In early November, Pepper canceled Project Maui and asked MLB Media to provide the backend technology for Now. "The world of distribution is changing every day," said Bob Bowman, head of MLB Media. "We deliver MLB content on 400 different devices. I understand HBO wants to control the technology itself, but the investment is huge, no matter who does it."

Berkes had ambitiously wanted to "build HBO's own Netflix," but HBO lost confidence in him. A person familiar with the matter said that it would cost $900 million to fully implement his plan. A person familiar with Berkes insisted that this number should be analyzed in detail, and the only way to really compete with Netflix is ​​to be willing to spend a lot of money. After all, Netflix started in the streaming field a decade earlier. In any case, Berkes's grand vision for entering HBO has become a bubble. A month after the cancellation of "Project Maui", he resigned.

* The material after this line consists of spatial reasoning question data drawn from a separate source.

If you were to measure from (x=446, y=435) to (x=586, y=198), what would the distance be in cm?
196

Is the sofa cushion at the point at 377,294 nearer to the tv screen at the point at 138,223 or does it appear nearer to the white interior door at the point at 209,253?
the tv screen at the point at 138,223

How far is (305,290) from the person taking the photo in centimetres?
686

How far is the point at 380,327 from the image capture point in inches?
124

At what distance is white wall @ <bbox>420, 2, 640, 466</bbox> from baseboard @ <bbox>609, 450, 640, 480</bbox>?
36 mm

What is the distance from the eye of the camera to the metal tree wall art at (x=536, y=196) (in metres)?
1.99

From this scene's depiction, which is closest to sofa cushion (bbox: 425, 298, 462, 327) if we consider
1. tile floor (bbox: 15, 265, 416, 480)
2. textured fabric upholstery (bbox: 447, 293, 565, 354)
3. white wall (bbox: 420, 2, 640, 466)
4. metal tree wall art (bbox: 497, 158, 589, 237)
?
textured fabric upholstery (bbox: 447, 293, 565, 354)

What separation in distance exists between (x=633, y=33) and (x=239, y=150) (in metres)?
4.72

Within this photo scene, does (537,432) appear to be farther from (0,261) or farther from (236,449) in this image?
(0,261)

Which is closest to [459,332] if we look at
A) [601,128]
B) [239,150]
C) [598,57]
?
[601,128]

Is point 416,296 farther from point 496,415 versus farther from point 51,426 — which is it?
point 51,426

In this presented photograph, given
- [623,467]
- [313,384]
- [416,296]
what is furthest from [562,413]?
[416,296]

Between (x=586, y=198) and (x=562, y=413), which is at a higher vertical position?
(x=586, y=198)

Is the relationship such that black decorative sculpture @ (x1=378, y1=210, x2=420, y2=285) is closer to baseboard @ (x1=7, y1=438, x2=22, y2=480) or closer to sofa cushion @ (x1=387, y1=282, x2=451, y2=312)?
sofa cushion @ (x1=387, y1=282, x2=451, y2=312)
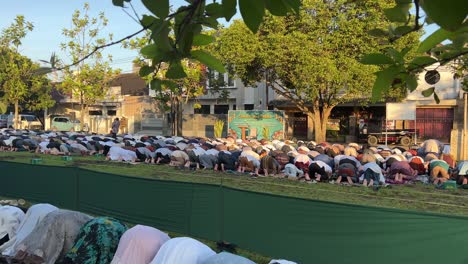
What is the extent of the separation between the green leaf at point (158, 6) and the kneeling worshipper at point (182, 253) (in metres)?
3.56

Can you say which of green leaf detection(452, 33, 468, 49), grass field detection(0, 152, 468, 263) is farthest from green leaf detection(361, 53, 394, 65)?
grass field detection(0, 152, 468, 263)

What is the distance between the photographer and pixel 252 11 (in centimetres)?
130

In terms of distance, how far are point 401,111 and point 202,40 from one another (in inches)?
898

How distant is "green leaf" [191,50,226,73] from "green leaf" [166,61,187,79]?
0.09 metres

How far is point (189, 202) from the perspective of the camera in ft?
22.2

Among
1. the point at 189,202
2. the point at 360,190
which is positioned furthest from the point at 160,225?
the point at 360,190

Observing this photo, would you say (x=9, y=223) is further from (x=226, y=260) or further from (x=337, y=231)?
(x=337, y=231)

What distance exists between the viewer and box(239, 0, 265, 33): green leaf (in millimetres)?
1293

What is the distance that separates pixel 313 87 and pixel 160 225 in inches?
684

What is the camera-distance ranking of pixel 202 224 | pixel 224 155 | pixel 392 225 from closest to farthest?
1. pixel 392 225
2. pixel 202 224
3. pixel 224 155

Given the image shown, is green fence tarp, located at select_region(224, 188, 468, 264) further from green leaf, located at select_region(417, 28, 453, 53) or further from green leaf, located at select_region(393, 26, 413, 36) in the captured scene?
green leaf, located at select_region(417, 28, 453, 53)

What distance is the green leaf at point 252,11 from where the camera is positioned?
129 centimetres

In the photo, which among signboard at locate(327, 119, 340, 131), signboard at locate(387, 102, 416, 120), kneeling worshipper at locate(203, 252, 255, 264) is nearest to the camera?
kneeling worshipper at locate(203, 252, 255, 264)

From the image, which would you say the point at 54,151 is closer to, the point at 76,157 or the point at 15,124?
the point at 76,157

Pieper shows no sadness about the decision. Outsourcing technology to MLB is a strategic shift that gets HBO back to basics: It’s a content company, not a technology company (though Pieper is keeping nearly the entire engineering team in Seattle to have more options). “The main job is to make the main job the main job,” Pieper says.

HBO Now

On March 9, Pieper took the stage at Apple's "Spring Forward" event to officially unveil HBO Now. The news was met with great enthusiasm. But Pieper didn't reveal many details, only announcing that the price would be $14.99 per month and that it would be available before April 12. All you need to have "a broadband connection and an Apple device" to use HBO Now. The cheers got even louder when Pieper introduced a new trailer for "Game of Thrones."

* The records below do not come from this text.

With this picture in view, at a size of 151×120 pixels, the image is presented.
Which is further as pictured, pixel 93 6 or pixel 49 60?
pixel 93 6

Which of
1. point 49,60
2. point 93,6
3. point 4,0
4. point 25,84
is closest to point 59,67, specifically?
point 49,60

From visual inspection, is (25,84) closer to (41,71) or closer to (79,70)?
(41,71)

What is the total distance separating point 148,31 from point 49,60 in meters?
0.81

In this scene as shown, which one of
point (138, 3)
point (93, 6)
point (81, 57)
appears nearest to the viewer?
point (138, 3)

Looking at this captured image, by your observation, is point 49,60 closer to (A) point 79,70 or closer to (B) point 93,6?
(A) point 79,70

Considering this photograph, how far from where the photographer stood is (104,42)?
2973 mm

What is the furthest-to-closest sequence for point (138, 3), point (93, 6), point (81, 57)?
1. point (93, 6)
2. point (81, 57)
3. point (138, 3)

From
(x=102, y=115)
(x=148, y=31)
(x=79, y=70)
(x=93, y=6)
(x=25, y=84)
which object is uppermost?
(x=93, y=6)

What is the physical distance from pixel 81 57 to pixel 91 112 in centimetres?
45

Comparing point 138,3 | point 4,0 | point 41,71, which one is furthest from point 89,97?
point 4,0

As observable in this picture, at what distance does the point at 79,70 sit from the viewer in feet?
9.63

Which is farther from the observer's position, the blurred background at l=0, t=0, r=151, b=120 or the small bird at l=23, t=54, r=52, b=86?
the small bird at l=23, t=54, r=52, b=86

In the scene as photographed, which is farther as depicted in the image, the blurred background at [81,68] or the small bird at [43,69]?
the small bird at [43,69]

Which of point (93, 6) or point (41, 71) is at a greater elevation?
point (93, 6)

But will HBO Now really change the game? Even if version 1.0 is smooth and offers a lot of quality content, it's still a long way from what Berkes envisioned. If Now is really good, people will start to think of HBO as being on par with Netflix. But it won't completely crush its rival.

Still, Now is certainly a big step forward for HBO. Pyper talked happily about what Now means for talented people. It offers "all kinds of convenience. You want to do five specials? Put it on HBO Now." He also mentioned a famous director who has made a series of three-minute films and wants to release one a day for several months. Pyper told him, "Sure."

Last month, it was reported that Apple was negotiating deals with CBS, Disney, and Fox for streaming services. In addition, Apple is said to be sharing viewership data with its partners, something Amazon and Netflix have refused to do. It can be seen that even if the launch of Now does not substantially change HBO's business, it is pushing HBO and the television industry into the future.

As a winner of Toutiao's Qingyun Plan and Baijiahao's Bai+ Plan, the 2019 Baidu Digital Author of the Year, the Baijiahao's Most Popular Author in the Technology Field, the 2019 Sogou Technology and Culture Author, and the 2021 Baijiahao Quarterly Influential Creator, he has won many awards, including the 2013 Sohu Best Industry Media Person, the 2015 China New Media Entrepreneurship Competition Beijing Third Place, the 2015 Guangmang Experience Award, the 2015 China New Media Entrepreneurship Competition Finals Third Place, and the 2018 Baidu Dynamic Annual Powerful Celebrity.